Work instructions:
Convert everything from the line containing "Examining the scene" down to the line containing "3.15 metres" into a Markdown table with the columns No. and Content. Give one row per line, and omit blank lines.

Record set:
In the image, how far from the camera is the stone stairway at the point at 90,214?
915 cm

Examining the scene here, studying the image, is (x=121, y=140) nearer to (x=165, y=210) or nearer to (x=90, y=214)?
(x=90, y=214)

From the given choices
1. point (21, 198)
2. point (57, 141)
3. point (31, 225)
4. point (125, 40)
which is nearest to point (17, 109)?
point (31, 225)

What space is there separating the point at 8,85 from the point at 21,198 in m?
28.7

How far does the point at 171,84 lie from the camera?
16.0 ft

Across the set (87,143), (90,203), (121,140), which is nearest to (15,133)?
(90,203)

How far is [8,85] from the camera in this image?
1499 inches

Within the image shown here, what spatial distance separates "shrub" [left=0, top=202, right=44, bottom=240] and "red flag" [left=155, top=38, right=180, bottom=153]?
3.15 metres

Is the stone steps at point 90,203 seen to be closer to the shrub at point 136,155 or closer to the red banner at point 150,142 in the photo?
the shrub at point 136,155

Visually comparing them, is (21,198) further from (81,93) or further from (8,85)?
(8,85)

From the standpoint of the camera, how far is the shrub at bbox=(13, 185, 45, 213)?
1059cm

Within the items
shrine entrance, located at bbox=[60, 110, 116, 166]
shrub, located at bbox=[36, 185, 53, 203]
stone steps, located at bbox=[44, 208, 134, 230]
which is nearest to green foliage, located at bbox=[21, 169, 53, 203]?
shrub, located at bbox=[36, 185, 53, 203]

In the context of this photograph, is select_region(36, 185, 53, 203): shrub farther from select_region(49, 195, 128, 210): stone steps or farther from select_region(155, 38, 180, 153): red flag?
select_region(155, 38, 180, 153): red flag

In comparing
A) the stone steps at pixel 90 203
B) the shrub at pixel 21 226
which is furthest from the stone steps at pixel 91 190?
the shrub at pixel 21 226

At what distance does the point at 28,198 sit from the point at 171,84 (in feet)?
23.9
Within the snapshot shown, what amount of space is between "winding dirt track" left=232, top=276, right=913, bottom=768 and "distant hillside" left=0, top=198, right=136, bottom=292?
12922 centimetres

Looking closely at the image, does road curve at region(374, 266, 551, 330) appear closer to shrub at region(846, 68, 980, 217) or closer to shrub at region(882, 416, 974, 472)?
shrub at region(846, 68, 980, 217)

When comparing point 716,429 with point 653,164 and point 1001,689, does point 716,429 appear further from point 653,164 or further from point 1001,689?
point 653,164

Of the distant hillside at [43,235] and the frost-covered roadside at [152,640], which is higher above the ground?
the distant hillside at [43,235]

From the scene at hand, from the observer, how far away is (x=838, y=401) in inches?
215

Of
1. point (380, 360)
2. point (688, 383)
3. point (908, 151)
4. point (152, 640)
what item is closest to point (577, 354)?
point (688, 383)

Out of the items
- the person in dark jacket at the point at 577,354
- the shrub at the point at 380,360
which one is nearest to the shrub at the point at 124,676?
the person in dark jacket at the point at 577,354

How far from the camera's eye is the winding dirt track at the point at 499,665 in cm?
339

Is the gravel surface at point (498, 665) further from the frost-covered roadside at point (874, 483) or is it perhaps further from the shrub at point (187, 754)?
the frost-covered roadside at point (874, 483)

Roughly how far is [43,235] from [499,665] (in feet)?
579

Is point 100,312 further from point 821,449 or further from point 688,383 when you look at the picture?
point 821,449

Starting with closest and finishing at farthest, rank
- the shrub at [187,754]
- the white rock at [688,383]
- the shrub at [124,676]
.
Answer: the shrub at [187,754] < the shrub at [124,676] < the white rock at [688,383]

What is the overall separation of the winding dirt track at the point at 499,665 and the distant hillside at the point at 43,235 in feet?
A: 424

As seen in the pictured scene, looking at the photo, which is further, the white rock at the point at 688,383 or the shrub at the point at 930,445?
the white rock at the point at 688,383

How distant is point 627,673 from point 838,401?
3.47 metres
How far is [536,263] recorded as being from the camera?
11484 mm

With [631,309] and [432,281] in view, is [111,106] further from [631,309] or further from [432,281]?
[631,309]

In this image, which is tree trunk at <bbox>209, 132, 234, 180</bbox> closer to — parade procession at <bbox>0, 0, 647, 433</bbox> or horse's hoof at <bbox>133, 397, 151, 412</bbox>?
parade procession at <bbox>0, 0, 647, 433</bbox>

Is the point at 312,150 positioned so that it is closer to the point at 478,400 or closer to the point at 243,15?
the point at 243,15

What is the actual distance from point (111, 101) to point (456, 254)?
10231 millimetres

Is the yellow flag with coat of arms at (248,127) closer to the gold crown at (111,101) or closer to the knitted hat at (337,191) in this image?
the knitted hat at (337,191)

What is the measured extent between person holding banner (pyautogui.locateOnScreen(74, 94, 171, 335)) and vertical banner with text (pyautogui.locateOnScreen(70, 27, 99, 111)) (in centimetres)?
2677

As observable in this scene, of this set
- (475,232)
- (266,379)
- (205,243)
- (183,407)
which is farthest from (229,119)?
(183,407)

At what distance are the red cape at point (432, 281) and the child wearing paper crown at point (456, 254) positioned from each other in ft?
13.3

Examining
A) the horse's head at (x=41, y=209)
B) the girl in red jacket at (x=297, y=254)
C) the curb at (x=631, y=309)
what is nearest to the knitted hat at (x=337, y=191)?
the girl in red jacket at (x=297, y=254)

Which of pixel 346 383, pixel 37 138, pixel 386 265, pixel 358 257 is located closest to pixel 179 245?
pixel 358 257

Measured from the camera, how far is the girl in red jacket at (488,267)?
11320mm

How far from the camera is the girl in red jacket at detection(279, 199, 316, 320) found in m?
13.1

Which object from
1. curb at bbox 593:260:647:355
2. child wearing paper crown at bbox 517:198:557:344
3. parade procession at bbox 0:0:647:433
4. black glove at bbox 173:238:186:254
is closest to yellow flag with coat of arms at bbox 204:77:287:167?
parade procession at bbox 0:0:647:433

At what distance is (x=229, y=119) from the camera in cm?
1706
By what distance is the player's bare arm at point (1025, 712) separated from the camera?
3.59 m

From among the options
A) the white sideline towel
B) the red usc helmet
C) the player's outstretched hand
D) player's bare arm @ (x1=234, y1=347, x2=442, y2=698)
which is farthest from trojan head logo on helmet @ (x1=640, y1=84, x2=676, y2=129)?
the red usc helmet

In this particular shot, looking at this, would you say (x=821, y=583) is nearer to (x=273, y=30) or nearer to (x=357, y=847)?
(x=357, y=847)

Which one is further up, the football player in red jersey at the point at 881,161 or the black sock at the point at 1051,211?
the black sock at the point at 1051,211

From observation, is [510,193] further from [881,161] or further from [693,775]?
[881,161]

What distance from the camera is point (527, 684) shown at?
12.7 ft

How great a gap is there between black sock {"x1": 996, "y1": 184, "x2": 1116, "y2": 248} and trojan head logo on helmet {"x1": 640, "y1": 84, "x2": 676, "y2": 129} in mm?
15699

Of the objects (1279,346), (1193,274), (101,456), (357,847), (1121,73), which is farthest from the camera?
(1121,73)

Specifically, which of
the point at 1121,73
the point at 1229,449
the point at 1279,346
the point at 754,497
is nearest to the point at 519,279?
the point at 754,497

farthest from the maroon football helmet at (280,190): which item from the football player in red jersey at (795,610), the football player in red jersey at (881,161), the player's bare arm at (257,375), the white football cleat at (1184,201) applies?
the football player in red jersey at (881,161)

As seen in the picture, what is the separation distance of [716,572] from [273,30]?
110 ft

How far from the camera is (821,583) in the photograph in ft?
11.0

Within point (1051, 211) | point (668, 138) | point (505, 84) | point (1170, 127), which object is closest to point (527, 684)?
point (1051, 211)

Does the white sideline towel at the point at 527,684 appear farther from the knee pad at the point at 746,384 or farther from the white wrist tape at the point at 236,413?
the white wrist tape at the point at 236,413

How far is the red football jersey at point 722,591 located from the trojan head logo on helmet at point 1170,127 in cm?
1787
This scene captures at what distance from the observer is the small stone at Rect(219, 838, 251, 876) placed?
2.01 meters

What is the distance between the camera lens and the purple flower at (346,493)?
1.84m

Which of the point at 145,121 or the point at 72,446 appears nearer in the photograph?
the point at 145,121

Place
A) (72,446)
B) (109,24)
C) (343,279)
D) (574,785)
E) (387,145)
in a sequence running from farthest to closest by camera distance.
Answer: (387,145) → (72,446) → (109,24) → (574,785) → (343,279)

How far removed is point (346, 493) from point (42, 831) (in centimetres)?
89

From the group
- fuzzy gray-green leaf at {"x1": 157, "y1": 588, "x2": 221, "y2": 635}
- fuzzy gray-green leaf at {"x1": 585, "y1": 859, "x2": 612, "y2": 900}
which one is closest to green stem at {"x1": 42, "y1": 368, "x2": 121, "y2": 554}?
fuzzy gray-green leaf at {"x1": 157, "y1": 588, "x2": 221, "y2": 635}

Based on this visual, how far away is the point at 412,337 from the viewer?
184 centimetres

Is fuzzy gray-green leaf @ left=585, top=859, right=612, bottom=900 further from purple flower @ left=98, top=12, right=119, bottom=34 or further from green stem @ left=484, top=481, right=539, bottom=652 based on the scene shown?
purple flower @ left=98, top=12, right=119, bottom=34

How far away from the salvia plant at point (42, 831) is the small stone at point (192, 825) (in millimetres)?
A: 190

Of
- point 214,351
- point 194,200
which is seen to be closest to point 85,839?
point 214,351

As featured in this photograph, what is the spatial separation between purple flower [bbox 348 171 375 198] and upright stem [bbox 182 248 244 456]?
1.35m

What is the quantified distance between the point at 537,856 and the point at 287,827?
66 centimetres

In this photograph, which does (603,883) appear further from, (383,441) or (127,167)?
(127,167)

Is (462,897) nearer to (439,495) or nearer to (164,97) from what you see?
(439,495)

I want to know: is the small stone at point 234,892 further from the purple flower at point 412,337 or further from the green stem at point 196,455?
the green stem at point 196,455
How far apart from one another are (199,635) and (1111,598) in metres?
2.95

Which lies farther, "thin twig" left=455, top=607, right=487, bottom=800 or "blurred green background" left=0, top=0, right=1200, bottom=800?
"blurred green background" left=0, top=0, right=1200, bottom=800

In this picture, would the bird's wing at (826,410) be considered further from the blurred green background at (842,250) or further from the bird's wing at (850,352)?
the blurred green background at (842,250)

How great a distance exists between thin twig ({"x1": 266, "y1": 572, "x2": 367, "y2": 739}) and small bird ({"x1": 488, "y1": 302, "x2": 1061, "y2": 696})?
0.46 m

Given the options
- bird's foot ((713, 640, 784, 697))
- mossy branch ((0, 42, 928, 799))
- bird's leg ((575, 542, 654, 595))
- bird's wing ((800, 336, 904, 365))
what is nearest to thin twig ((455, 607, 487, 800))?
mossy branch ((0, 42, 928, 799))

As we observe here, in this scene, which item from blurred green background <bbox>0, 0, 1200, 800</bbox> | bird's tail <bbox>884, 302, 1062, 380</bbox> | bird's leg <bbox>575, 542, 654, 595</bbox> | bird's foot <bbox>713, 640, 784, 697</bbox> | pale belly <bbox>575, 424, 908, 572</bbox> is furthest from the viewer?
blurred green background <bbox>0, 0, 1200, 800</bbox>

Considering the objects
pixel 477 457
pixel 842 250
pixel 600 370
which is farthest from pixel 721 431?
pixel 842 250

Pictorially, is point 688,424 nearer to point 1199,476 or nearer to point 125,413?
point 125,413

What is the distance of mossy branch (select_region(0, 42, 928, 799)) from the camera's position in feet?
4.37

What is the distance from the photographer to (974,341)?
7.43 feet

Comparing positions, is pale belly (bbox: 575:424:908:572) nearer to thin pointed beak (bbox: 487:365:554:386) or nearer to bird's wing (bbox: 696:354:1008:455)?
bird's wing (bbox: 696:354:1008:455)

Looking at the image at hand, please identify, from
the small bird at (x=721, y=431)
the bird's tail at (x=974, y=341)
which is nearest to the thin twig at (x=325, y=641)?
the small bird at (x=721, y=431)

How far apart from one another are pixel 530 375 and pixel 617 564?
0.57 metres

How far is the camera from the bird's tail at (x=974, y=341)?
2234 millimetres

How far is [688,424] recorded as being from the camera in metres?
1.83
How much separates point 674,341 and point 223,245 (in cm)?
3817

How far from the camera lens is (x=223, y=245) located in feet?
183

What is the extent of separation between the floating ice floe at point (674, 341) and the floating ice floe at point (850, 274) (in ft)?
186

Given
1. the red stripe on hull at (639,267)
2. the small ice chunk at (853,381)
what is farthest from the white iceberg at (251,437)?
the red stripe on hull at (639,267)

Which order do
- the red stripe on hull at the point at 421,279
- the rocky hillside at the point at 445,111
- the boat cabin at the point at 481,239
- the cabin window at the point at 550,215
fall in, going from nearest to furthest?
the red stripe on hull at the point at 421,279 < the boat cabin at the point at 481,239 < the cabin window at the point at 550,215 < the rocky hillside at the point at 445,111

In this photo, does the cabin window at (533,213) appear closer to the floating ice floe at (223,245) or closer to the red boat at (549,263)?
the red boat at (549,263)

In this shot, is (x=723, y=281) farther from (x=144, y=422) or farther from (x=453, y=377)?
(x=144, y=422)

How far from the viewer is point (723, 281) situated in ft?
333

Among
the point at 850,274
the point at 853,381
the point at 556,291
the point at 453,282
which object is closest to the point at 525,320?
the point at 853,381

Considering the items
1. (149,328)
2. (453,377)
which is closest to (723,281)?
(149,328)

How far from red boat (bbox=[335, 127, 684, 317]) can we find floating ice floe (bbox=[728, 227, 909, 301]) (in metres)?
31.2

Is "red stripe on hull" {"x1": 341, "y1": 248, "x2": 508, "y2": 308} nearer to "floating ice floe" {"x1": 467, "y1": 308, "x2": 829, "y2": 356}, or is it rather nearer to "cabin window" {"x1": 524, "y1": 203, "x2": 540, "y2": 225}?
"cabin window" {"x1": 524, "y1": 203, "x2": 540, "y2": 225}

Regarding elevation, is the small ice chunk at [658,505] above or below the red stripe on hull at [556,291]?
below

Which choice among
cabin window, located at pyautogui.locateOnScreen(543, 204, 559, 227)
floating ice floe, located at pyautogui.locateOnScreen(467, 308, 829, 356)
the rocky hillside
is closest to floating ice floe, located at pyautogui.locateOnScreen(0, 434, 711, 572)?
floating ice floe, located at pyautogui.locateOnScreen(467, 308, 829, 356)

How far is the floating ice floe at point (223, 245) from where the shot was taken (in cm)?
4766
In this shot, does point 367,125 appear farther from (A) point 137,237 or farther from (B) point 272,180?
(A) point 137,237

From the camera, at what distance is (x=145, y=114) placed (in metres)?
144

Completed task:
| No. | Content |
|---|---|
| 1 | Examining the scene here, studying the image, is (x=121, y=140) nearer to (x=165, y=210) or nearer to (x=90, y=214)? |
| 2 | (x=90, y=214) |
| 3 | From the given choices |
| 4 | 1. point (21, 198) |
| 5 | 2. point (57, 141) |
| 6 | 3. point (31, 225) |
| 7 | 4. point (125, 40) |
| 8 | which is nearest to point (17, 109)? |
| 9 | point (31, 225) |
| 10 | What space is there separating the point at 8,85 from the point at 21,198 in m? |
| 11 | 28.7 |
| 12 | How far does the point at 171,84 lie from the camera? |
| 13 | 16.0 ft |
| 14 | Across the set (87,143), (90,203), (121,140), which is nearest to (15,133)? |
| 15 | (90,203) |
| 16 | How far is [8,85] from the camera in this image? |
| 17 | 1499 inches |
| 18 | Within the image shown here, what spatial distance separates "shrub" [left=0, top=202, right=44, bottom=240] and "red flag" [left=155, top=38, right=180, bottom=153]? |
| 19 | 3.15 metres |